▶ Documento:
"""

Para entender como a violência contra a mulher se manifesta e conhecer o perfil da assistida e do agressor, a equipe de atendimento psicossocial responsável pelo Nudem aprimorou o formulário de avaliação situacional, com a inclusão de questões que abordam desde os fatores sociais como: renda, escolaridade e status de relacionamento, até os tipos de violência doméstica e o histórico familiar do agressor e da vítima. “Inicialmente esse questionário era aplicado pela defensora pública Elizabeth Chagas que possui uma grande sensibilidade com essa pauta e quando a equipe multidisciplinar passou a desenvolver suas atividades no Núcleo, nós não tínhamos como propósito traçar o perfil das nossas assistidas, mas tínhamos a visualização de que alguns fatores implicam no estopim da violência como histórico da infância do agressor e da vítima e o uso de substâncias entorpecentes como drogas e álcool e partir daí nós fomos aperfeiçoando o questionário, pois isso tudo pode potencializar a violência. É comum ouvirmos relatos de mulheres que afirmam que o companheiro só é ruim quando bebe, por exemplo”, pondera a assistente social, Elvira Machado.

O relatório denota que a maior parte dos agressores são ex-companheiros e ex-maridos, com 42,15% e 24,59%, respectivamente, e que, em 62,24% dos casos, já vivenciaram situação de violência, sobretudo na infância. A violência acontece em ambos os espaços (público e doméstico) em 61,35% dos casos e os principais fatores que potencializam essa violência são: álcool (29,64%); drogas (16,99%); ciúmes (16,75%). As formas de expressão da violência mais recorrentes são: psicológica (32,34%), moral (27,63%), física (24,69%), patrimonial (9,86%) e sexual (5,17%).

"""

▶ Informações fornecidas:
"""

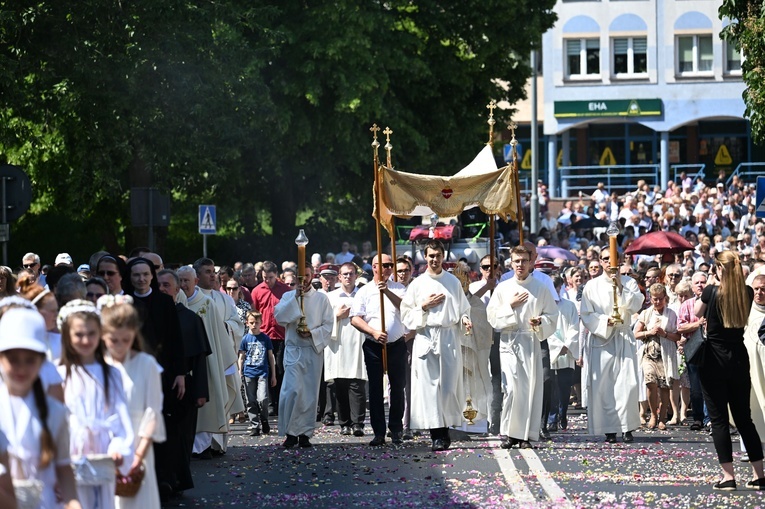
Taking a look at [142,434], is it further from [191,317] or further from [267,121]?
[267,121]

"""

▶ Solicitações:
**A.** Responda com base no texto sobre a violência contra a mulher:
(i) Quem aplicava inicialmente o questionário de avaliação situacional?
(ii) Qual é a porcentagem de agressores que são ex-companheiros?
(iii) Qual é a forma de expressão da violência mais recorrente, e com que porcentagem?
**B.** Por favor, prossiga com o texto sobre a violência contra a mulher a partir do ponto em que ele termina.
A listagem não é necessária para responder.

▶ Respostas dos exercícios:
**A.**
(i) A defensora pública Elizabeth Chagas.
(ii) 42,15%.
(iii) A violência psicológica, com 32,34%.

**B.**
E quem são as vítimas? Mulheres como a costureira Raquel Siqueira, 36, que relata sua história com orgulho de si mesma por ter tido coragem e determinação para sair da realidade de violência. Ela namorou à distância durante 8 anos e depois decidiu se mudar para Ubajara para finalmente iniciar a vida à dois, mas nem imaginava que sua vida iria se transformar para sempre: “Depois que eu fui morar com ele, tudo mudou. Eu não reconhecia mais aquela pessoa. Ele apreendeu todos os meus documentos, mantinha sempre todas as portas de casa trancadas para que eu não saísse e não tivesse contato com nenhuma outra pessoa, controlava a forma que eu me vestia e me punia sempre que sentia que estava sendo contrariado, regulando até mesmo o que eu comia e quando íamos sair de casa, ele me ameaçava e fazia me prometer que ninguém jamais saberia o que estava acontecendo. Eu fui prisioneira dele e a situação piorou cada vez mais depois que oficializamos o casamento civil, eu vivi um inferno”, relata.

A sorte de Raquel foi um descuido do ex companheiro durante a reforma na casa: “Como estavam pintando as paredes, as portas estavam abertas. Ele esqueceu de trancar a porta do quarto antes de sair e espiando notei que além dessa, todas as portas da casa estavam abertas. Percebi naquele instante que essa era a única oportunidade que eu tinha de sair dali. Não pensei duas vezes e fugi. Corri com toda a toda a força que pude e a primeira coisa que eu vi na minha frente foi uma associação de agricultores que me acolheram e chamaram a polícia. Eu nunca tive dúvidas de que eu queria denunciá-lo e de que queria justiça. Se eu pudesse dizer alguma coisa para uma mulher que está passando por isso é reaja, não se cale, grite”, emociona-se.

Outra mulher que teve sua vida marcada tão cedo pela violência foi a professora da educação básica e estudante universitária do curso de Pedagogia da Universidade Federal do Ceará (UFC), J. B (26). A jovem casou-se muito cedo, com apenas 21 anos por conta de uma gestação não planejada. Desde o início da gravidez, Judite relata ter sofrido violência por parte do ex-marido, soldado do corpo de Bombeiros Militar: “Desde a gestação eu já sofria agressões. Tudo vinha sem motivo aparente, bastava ser contrariado ou pego na mentira que já partia para agressão física, desde empurrões (ainda grávida), tapas na cara, difamação, mentiras e empurrões”, rememora.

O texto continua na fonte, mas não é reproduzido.